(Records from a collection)
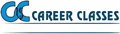 Career Classes logo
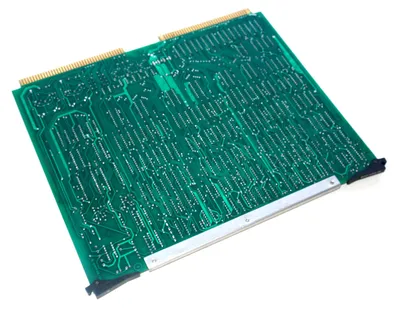 USED ACCURAY 8-061588-002 I/O BOARD 8061588002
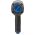 Ударный гайковёрт Remeza R-1400 3/4" УТ-00000402 (артикул 15849144) – фото 4
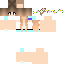 Texture for HappyHopper16 (from Moosecraft's videoes)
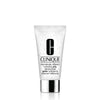 Clinique Dramatically Different Hydrating Jelly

▸ The problem:
Repeat each record verbatim, pictures excluded.

▸ Solution for this problem:
 Career Classes logo
 USED ACCURAY 8-061588-002 I/O BOARD 8061588002
 Ударный гайковёрт Remeza R-1400 3/4" УТ-00000402 (артикул 15849144) – фото 4
 Texture for HappyHopper16 (from Moosecraft's videoes)
 Clinique Dramatically Different Hydrating Jelly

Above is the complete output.